Thanks. That Looks like my code.
But you can end up having a bad memory lock, too.
One which failed to initialize.
Maybe I should query size and see if it is >0?
if (!ref)
ref = REALGetClassRef("MemoryBlock");
if (ref) {
REALmemoryBlock m = REALnewInstance(ref);
_STATIC_ void (*_fp)(REALmemoryBlock, RBUInteger) = nil;
if (!_fp)
_fp = (void(*)(REALmemoryBlock, RBUInteger)) REALLoadObjectMethod(m, "Constructor(length as Integer)");
if (_fp) {
_fp(m, len);
return m;
}
REALUnlockObject(m);
MSG(DYNAMIC ACCESS FAILURE in MemoryBlock_New)
return NULL;
}
MSG(DYNAMIC ACCESS: COULD NOT GET REALGetClassRef in MemoryBlock_New)
return NULL;
}
[/code]
If the class ref is NULL then you know you should call REALGetClassRef(“MemoryBlock”) in PluginEntry(). And if dynamic access fails (and the code above is ok) then a feedback report is required.
Yes, but expand your scope past things that allocate big memory chunks.
Basically anything returned by REALLoadObjectMethod can raise an exception, along with REALGetPropValue, REALSetPropValue, REALGetEventInstance, REALUnlockObject, all of the array functions, and anything else that executes Xojo code. Even some of the older now-deprecated functions could throw in certain situations.
It’s all rather unfortunate, but adding non-throwing wrappers for every framework function a plugin might ever be interested in isn’t the answer.

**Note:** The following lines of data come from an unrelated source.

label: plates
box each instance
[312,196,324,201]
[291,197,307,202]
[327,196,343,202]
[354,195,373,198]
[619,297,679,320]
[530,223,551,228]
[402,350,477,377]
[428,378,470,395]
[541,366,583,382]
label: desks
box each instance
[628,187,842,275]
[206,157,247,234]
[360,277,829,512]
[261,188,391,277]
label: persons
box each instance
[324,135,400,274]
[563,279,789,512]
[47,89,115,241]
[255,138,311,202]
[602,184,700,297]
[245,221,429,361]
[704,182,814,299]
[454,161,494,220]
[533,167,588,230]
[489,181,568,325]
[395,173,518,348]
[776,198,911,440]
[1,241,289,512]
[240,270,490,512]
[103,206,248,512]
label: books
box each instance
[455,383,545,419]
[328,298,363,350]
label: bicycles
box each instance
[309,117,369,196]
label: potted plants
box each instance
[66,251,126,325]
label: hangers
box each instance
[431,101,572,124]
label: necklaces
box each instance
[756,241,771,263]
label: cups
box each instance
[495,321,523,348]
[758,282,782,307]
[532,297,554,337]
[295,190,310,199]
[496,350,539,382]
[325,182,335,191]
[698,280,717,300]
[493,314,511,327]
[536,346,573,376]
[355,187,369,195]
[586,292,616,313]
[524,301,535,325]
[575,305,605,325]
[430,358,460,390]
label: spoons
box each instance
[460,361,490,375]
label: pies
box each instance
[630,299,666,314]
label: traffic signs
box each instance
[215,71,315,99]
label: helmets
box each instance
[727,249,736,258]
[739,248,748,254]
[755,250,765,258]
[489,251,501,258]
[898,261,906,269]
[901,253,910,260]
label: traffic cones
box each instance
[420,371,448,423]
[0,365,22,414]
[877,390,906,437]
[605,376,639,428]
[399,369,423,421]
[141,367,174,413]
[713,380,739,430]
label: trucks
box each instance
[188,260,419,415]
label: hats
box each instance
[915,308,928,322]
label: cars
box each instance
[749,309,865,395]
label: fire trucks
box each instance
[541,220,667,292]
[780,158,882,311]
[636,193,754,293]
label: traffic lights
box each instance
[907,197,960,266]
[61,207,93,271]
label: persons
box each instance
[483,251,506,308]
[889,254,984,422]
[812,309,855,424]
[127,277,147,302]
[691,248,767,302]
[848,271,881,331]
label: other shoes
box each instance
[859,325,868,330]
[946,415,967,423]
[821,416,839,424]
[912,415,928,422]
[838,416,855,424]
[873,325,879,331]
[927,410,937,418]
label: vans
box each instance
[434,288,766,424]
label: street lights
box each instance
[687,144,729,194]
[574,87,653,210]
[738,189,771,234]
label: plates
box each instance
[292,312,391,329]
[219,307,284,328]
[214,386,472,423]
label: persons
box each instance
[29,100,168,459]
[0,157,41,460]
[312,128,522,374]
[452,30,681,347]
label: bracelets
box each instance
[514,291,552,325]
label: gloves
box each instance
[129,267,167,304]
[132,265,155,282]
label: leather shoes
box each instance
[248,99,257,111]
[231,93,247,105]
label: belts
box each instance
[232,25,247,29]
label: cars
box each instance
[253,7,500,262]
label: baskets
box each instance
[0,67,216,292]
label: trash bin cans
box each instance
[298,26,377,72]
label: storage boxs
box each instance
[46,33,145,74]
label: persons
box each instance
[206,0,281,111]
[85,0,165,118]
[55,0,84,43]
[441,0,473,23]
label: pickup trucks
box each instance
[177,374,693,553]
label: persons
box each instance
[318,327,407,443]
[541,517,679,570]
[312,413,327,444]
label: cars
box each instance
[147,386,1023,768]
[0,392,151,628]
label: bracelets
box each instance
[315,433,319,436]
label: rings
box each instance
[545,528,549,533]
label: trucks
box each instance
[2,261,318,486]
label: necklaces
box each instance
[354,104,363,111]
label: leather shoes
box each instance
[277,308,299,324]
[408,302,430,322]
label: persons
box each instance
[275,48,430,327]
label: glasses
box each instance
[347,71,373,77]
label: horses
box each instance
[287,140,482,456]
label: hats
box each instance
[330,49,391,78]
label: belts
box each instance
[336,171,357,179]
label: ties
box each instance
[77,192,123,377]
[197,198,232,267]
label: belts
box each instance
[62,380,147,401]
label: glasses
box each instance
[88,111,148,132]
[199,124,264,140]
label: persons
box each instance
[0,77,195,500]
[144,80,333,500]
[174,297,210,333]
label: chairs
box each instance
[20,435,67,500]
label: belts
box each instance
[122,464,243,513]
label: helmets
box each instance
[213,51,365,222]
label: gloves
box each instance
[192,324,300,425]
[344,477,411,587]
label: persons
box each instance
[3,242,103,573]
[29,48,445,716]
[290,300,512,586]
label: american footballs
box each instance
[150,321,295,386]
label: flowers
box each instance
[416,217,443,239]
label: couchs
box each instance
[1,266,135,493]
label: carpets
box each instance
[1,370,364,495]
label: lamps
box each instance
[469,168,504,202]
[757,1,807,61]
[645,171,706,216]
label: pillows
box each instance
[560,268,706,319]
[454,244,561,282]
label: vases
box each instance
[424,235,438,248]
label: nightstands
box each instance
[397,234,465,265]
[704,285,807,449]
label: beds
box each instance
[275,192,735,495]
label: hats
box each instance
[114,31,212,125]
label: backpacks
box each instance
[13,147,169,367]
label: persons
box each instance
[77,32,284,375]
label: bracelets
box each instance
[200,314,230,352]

[quote=214691:@Christian Schmitz]So Xojo runtime jumps out of my code?
I thought exceptions are just stored for later?[/quote]
No, it won’t jump out of your code. Control flow continues in your C++ code until it gets back to Xojo code, where it jumps to the appropriate exception handler.
It can. With some of C++11 metaprogramming, I think you can even make it fairly elegant.
Lord Christian !! you need to do your self a favour and make the jump to 2015 !! Its free and less painless than you might think. I made the jump from 2008 to 2013 earlier this year and then to 2015, its win win situation.
I guess I didn’t poor enough beer into you this summer to shake this out of you.
Only drawback was that I cannot run VS 2013 or 2015 on XP Virtual machines. But making good Windows 7 VM solved that, turning off all restore points and rubbish like that makes Windows 7 fairly light and reasonable on VMware.